С заключенными «подлого» звания особо не церемонились. Другое дело, что и российским «сидельцам» удавалось порой разжалобить охрану и даже использовать ее в своих целях, как купцу-авантюристу Ивану Зубареву, которому – если верить его показаниям – сам король Фридрих II поручил «скрасть Ивана Антоновича и отца его» и устроить бунт для возведения принца на престол.
В тюрьме Зубарев также не терял времени.
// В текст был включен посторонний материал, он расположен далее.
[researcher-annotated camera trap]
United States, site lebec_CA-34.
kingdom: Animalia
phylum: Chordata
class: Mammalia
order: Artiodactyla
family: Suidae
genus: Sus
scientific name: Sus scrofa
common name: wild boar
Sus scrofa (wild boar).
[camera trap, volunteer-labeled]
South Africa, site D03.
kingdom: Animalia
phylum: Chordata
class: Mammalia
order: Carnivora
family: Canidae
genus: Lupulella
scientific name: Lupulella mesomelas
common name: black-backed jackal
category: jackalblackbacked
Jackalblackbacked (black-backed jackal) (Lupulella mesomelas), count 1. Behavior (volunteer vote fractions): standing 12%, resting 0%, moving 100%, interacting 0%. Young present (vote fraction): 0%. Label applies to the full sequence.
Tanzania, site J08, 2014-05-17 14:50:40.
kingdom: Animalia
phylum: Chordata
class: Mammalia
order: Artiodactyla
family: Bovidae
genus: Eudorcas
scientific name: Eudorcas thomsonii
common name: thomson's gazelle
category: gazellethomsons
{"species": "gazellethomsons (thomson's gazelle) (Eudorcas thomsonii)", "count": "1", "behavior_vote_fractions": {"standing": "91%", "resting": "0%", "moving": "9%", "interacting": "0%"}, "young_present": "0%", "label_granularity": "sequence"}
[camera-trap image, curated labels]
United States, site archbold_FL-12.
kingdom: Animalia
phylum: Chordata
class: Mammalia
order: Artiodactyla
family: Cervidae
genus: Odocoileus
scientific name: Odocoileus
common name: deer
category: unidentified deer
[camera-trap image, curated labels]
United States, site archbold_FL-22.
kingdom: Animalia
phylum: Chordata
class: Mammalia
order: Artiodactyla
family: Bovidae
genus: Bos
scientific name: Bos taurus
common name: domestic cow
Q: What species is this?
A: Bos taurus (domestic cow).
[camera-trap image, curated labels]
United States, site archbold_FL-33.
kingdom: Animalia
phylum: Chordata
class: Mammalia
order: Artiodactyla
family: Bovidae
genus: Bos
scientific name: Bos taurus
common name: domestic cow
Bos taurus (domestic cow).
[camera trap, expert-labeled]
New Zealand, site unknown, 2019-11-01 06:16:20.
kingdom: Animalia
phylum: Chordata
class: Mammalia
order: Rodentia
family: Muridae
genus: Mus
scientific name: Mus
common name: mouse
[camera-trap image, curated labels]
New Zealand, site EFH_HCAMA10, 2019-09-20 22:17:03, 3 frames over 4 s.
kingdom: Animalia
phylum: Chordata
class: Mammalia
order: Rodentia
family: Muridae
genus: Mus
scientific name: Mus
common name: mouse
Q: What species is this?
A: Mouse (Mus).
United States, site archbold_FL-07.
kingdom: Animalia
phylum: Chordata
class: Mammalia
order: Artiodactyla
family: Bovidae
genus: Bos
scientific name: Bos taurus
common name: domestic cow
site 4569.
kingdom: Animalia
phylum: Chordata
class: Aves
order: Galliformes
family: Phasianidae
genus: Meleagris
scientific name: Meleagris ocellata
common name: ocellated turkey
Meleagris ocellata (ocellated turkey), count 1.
Каптенармус Невского полка Дмитрий Алексеев был обвинен в том, что, «будучи он содержащегося в Тайной канцелярии колодника сибиряка купецкого человека Ивана Зубарева ‹…› на карауле, в противность данного ему от Тайной канцелярии приказа, допустил оного колодника до говорения им о себе слов ‹…› [и] по прозьбе того колодника принес он, Алексеев, к нему для написания оному колоднику к его высочеству (наследнику Петру Федоровичу. –
Кроме караульных у заключенных имелось и другое малоприятное соседство – полчища насекомых. Конечно, в XVIII веке их было немало и на вполне комфортабельном постоялом дворе, и даже во дворце; но не все узники были настолько нечувствительны, что могли развлекаться «гонками» вшей или тараканов. Уже в 1828 году Главный штаб обратил внимание коменданта крепости на то, что «в некоторых казематах Санкт-Петербургской крепости находится множество мокриц, тараканов, прусаков и прочих насекомых, которые, кроме того, что внушают отвращение, могут вредить и здоровью содержащихся в оных», и призвал крепостное начальство принять меры «к очищению казематов от сих животных». Однако комендант генерал А. Я. Сукин явно считал опасность от «сих животных» штабными нежностями – отвечал, что лично он таковых не встречал и, по его сведениям, «во всех казематах, где арестанты содержатся, вышеозначенных насекомых не видно»; если они где-то и появлялись, то только «по причине сырости и чрезмерной теплоты» у нижних чинов, а потому их «истребление весьма затруднено».[372]
Кстати, «теплота» могла быть и в самом деле чрезмерной – Григорий Винский от жары сидел в своей камере в одной рубашке. Пребывание в таких условиях в сыром каземате отразилось на его здоровье плачевным образом: в первый же день, когда его вывели из темницы на допрос, он сразу за порогом упал без чувств.
Привезенные же в столицу подданные простого звания в обморок, скорее всего, не падали, хотя условия их заключения едва ли могли сравниться с описанными выше; но своих воспоминаний они не оставили. Однако рано или поздно все подследственные осваивались в заточении, откуда их неизбежно доставляли в «судейскую светлицу» на допрос.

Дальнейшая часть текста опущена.